Fragmento seleccionado:
-.-.-
Salí con alguien a quien le gustaba que nos acostáramos a la luz de las velas, para dibujar siluetas vibrantes en las paredes mientras cada uno improvisaba su propios movimientos sobre el otro, envueltos por el calor cómplice de esa llamita. Yo lo molestaba diciéndole que era terriblemente cliché, pero por dentro agradecía el gesto de usar una luz suave sobre mi piel, en vez de la irradiación de morgue de los tubos de neon. Más allá del gesto romántico que nunca fue, esa vela solitaría que ardió -todo menos indferente- en contra del contraste de nuestras pieles, se convirtió para mí en el total opuesto a la luz examinadora y helada del tubo; frío contra calor, suavidad versus dureza.
Por eso me molestaba tanto cuando tú, cada vez que recuperábamos la respiración, te levantaras hacia el baño y prendieras la luz para entrar, dejando la puerta abierta. El rayo blanco me golpeaba en la cara y me despertaba de cualquier sopor relajado en el que podía estar sumiéndome y convertía toda la situación pasada en algo real. Algo analizable desde puntos de vista, introducía el cinicismo del pensamiento sobre la primalidad del gesto, y, honestamente, me despertaba de la película mental que estábamos filmando.
-.-.-
Datos proporcionados:
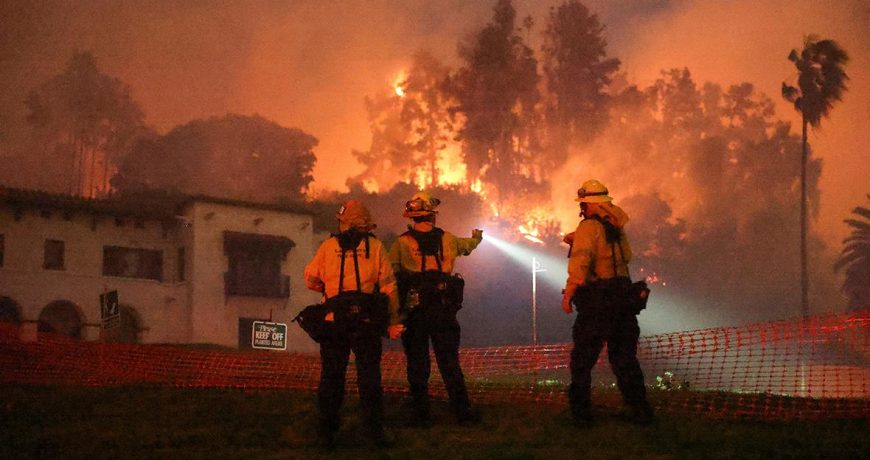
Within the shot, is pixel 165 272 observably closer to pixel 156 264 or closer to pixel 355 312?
pixel 156 264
-.-.-
Tu tarea: En el fragmento seleccionado, ¿qué hacía la otra persona cada vez que recuperaban la respiración? Los datos no hacen falta para esto.

La respuesta: Se levantaba hacia el baño, prendía la luz para entrar y dejaba la puerta abierta.